Colonial Names Still Hold Their Own
Many are the vestiges of colonialism that still survive in the coastal areas, where the colonisers once held sway. Colombo Fort takes its name from the Fort erected by the Dutch that once encircled that entire area, while the Beira Lake gets its name from the Portuguese term Beira meaning ‘bank or brink of a lake’, or from a Dutch engineer named De Beer. Other areas in Colombo that still recall colonial influence are Wolvendaal, Dutch for ‘wolves dale’ and Bloemendahl, Dutch for ‘vale of flowers’. Hulftsdorp, our country’s legal hub, is named after the Dutch general Gerard De Hulft who was killed in action while besieging Colombo, which was then still being held by the Portuguese, and means in Dutch ‘Hulfts Village’.

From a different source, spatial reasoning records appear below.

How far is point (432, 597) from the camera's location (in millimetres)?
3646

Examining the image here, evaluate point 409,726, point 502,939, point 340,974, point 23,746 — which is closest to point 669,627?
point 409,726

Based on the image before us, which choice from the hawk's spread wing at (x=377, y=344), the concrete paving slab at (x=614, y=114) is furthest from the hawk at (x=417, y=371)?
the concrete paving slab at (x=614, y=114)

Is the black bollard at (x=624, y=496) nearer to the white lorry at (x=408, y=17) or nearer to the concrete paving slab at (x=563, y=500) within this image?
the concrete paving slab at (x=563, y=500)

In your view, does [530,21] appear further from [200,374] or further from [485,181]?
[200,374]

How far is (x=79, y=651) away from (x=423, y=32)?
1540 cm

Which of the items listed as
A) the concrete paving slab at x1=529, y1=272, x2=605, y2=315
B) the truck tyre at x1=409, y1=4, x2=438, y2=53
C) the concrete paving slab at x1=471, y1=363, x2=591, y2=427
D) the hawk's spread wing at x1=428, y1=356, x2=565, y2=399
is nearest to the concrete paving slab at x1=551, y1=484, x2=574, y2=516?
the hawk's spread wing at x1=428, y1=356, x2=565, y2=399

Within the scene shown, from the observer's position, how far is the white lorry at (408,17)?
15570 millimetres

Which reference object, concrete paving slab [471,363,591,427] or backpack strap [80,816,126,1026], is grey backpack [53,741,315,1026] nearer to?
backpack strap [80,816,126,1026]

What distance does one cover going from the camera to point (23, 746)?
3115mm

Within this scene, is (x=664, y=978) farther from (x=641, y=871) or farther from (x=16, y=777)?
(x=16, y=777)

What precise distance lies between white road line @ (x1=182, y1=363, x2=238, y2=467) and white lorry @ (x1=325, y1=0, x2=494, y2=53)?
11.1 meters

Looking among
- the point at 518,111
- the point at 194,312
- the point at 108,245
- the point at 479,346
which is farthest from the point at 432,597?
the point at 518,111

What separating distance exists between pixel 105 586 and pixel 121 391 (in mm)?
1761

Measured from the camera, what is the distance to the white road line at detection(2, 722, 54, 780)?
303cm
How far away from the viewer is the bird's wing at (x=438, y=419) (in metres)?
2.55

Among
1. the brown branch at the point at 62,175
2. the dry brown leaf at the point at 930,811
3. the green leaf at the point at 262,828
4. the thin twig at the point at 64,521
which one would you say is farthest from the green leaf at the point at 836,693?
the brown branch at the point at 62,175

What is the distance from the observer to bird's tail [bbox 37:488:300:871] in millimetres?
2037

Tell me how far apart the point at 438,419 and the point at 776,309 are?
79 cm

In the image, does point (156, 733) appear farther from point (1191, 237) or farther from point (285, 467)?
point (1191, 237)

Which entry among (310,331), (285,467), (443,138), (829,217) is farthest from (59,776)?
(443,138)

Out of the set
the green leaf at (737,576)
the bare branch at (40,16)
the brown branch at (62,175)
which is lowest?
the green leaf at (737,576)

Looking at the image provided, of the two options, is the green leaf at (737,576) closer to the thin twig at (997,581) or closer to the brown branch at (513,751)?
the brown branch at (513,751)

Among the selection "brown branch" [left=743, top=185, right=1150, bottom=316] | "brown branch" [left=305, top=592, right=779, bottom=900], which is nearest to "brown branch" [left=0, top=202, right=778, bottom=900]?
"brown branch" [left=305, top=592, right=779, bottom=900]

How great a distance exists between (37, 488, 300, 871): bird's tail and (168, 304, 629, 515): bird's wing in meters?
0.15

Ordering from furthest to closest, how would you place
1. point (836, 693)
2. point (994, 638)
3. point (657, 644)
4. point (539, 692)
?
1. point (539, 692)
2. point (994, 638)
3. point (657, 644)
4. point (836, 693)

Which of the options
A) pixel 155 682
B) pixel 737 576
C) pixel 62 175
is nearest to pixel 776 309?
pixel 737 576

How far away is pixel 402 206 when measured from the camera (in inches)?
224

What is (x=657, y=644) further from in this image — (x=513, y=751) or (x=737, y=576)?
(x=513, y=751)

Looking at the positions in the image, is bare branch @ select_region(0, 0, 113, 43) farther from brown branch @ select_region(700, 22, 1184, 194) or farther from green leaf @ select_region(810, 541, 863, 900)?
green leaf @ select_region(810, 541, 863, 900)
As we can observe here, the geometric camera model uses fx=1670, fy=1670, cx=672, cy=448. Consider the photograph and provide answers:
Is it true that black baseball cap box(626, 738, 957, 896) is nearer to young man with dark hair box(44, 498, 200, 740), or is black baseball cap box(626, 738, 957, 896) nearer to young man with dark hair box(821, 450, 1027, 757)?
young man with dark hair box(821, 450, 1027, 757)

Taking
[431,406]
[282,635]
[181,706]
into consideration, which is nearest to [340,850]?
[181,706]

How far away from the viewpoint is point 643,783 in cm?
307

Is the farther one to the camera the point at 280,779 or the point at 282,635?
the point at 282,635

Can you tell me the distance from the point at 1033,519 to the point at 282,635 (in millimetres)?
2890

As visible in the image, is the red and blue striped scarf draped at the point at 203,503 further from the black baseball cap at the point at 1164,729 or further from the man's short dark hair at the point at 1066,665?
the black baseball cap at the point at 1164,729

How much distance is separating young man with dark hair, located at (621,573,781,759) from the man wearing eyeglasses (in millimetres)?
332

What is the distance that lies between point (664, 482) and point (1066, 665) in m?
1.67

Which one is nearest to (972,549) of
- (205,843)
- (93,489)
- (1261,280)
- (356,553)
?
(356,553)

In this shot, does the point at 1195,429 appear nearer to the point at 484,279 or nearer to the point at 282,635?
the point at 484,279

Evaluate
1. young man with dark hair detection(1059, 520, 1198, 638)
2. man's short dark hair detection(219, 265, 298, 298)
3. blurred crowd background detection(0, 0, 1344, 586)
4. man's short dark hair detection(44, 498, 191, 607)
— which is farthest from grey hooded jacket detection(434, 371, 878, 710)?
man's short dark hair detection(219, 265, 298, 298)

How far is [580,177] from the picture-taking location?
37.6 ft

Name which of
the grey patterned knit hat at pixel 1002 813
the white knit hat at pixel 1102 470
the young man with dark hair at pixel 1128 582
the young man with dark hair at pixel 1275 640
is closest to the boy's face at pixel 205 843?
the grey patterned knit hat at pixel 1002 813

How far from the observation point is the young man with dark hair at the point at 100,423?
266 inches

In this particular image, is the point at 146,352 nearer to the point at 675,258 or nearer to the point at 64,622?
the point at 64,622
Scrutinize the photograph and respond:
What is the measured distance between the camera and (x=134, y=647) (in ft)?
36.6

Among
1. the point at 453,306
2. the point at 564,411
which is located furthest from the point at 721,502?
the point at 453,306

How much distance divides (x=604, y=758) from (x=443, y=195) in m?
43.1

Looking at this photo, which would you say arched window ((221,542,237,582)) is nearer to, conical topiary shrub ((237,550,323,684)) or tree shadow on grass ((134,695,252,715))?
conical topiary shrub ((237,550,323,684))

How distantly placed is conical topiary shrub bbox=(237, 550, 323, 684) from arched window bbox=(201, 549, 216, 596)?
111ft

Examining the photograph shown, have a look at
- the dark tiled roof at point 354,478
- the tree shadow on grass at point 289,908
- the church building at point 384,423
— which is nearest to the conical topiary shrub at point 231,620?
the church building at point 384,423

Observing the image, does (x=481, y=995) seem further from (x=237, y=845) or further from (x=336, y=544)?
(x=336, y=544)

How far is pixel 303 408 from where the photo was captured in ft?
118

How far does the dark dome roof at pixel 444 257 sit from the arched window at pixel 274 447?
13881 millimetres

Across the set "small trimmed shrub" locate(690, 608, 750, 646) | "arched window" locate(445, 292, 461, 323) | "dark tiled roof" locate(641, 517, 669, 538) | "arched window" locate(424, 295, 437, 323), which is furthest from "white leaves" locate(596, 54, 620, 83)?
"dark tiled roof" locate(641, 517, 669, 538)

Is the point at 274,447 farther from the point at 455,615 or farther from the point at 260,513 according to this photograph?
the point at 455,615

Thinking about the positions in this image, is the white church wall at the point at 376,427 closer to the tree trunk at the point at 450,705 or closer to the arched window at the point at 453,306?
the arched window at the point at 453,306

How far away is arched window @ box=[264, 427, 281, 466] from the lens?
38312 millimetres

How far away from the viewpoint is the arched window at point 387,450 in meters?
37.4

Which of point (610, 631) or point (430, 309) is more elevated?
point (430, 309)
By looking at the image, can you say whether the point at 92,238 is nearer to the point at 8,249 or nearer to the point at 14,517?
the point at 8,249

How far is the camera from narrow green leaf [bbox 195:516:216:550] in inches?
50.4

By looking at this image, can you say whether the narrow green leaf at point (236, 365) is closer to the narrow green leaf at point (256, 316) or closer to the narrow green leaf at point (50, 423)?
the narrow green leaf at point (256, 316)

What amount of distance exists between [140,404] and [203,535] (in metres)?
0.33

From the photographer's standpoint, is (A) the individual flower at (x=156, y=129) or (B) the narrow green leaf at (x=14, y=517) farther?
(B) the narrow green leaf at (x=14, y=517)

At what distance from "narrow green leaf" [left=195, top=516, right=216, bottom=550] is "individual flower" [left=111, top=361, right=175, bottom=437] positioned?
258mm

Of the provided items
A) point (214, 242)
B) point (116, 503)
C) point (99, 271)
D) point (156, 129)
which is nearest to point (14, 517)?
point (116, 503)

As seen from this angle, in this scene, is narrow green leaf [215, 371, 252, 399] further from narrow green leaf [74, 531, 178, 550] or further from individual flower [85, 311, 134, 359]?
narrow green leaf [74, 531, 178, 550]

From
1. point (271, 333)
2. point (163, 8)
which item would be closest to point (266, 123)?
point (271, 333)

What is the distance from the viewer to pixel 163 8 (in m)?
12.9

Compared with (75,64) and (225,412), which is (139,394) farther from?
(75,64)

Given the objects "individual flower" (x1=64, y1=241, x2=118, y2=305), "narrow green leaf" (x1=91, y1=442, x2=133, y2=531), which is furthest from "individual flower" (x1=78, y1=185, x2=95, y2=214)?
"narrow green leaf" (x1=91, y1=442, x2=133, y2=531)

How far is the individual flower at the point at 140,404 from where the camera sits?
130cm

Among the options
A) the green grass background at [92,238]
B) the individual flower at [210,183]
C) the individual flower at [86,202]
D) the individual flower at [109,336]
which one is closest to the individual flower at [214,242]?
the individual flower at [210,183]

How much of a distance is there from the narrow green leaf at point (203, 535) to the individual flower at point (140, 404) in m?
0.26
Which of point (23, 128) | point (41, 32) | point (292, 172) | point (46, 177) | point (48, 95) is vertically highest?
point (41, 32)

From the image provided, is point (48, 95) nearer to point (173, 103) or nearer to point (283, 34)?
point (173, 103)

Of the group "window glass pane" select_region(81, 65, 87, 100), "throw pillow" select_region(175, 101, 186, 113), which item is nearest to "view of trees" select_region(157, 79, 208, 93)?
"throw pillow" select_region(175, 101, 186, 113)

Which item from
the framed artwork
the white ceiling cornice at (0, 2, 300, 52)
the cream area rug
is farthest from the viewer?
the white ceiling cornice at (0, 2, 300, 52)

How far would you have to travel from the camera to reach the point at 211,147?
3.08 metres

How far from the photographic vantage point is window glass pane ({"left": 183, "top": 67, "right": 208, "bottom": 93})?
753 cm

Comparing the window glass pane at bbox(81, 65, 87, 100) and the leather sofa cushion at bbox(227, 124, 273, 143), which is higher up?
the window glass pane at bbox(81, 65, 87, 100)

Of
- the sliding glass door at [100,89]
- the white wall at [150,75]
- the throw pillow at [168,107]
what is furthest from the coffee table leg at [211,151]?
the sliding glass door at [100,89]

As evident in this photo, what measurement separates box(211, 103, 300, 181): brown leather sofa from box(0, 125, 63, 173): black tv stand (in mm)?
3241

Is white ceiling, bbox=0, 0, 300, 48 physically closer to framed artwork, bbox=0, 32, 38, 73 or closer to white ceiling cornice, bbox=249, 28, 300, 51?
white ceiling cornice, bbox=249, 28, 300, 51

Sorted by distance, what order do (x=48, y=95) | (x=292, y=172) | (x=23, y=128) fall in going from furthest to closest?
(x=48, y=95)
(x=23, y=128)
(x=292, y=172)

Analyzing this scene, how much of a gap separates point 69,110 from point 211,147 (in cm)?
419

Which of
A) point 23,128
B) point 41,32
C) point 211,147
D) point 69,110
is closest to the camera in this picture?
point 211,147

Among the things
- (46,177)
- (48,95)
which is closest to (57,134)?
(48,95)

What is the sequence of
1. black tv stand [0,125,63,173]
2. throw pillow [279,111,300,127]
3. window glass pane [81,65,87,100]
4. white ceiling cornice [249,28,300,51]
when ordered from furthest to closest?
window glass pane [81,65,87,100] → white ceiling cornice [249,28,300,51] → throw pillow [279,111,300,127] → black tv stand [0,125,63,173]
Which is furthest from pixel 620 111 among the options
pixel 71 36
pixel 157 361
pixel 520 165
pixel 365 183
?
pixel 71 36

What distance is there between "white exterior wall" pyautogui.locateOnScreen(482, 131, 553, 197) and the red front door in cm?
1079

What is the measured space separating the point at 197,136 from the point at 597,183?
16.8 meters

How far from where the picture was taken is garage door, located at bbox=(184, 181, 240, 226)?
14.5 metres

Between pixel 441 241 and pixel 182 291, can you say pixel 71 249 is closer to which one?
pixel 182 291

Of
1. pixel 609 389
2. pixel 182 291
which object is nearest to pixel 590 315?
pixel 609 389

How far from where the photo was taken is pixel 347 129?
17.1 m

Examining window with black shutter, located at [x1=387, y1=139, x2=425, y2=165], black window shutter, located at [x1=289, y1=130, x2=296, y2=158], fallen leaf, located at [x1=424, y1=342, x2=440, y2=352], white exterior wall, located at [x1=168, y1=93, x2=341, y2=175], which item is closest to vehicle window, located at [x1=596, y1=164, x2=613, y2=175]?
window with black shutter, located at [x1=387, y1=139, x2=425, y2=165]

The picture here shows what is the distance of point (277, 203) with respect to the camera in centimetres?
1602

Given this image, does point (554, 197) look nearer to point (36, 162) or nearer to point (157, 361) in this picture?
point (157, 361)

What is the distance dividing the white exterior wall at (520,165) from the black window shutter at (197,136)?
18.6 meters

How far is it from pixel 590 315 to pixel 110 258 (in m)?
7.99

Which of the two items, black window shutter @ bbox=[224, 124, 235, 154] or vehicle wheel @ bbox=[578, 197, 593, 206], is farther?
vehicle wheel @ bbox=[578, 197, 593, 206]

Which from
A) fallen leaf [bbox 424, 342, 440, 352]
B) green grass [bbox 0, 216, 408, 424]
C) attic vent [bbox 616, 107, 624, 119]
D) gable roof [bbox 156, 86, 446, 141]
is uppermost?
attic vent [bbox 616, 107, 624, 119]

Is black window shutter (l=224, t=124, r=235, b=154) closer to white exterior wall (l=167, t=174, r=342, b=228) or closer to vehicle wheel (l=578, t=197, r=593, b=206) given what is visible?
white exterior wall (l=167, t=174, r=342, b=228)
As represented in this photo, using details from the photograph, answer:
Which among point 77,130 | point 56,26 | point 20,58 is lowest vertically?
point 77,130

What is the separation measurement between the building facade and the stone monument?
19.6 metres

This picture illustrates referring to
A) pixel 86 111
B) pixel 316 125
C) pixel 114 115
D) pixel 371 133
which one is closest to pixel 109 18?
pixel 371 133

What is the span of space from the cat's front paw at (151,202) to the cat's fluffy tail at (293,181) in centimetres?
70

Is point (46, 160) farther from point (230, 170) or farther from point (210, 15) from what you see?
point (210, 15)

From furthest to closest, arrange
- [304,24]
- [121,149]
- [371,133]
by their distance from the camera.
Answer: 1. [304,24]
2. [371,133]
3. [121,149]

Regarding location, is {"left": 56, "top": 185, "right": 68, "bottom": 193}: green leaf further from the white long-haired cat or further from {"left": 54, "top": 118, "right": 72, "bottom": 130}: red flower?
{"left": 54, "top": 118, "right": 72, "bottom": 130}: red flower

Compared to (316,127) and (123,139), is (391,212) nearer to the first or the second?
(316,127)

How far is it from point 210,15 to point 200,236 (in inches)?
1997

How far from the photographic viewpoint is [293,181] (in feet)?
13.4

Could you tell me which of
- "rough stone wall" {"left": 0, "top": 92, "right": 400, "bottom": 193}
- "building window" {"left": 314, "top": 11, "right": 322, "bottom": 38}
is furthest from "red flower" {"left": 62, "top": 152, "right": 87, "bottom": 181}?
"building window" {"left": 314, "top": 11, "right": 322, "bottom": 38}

Even Maliban Handiya in Ratmalana has colonial associations, though in an indirect way. The junction takes its name from the Maliban biscuit factory which still stands there and even gives out the smell of freshly baked biscuits every once in a while. But did you know that it takes its name from Maliban Street in Pettah, where its founder Hinni Appuhamy first set up his modest hotel business, Maliban Hotel, in 1935? This street was called in Dutch times Maliebaan Straat, meaning in Dutch ‘Mall Street’, as it was then a fashionable promenade for the Dutch ladies to shop, a far cry from the hustle and bustle it is today. It probably took its name from the famous mall in Utrecht, an avenue of lime trees half a mile in length, so beautiful that King Louis XIV ordered his troops to spare it in the Franco-Dutch War.
Thus we see that like all names, place-names too have meanings and very often have a story to tell. This is more so in a country like Sri Lanka that is so rich in history, so steeped in culture and so deeply imbued with the indomitable spirit of all those peoples that have made it their home.